**WORK INSTRUCTIONS:**
In the entries below, begin at the line that has "Citizens Of Humanity", stop after the line that has "Viper Covert Balaclava", and output those lines exactly with no pictures.

**RECORDS PROVIDED:**
________________
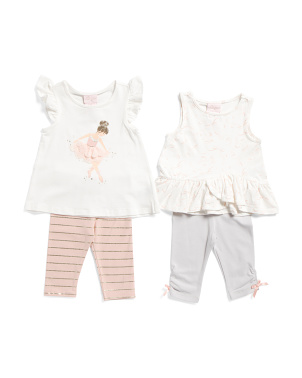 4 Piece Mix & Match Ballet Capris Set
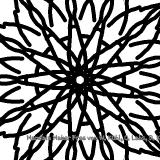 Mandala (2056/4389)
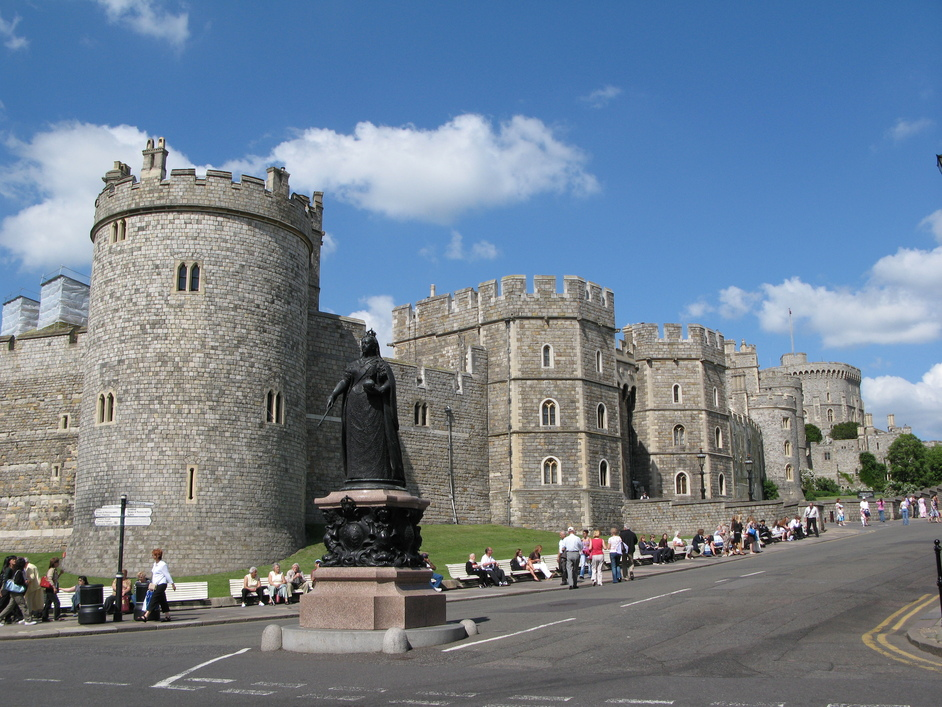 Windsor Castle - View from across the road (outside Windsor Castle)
________________
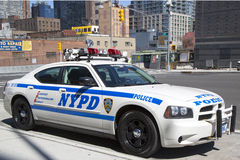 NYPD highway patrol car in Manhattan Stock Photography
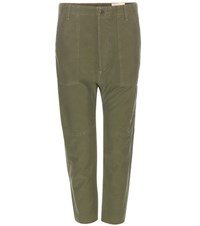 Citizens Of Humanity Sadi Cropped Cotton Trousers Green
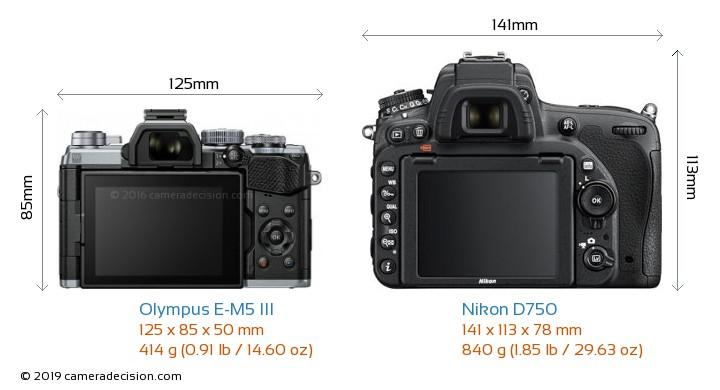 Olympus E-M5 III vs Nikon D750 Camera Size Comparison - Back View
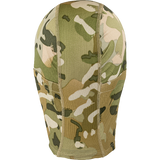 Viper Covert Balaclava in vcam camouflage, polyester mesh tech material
________________
**PROBLEM SOLUTION:**
 Citizens Of Humanity Sadi Cropped Cotton Trousers Green
 Olympus E-M5 III vs Nikon D750 Camera Size Comparison - Back View
 Viper Covert Balaclava in vcam camouflage, polyester mesh tech material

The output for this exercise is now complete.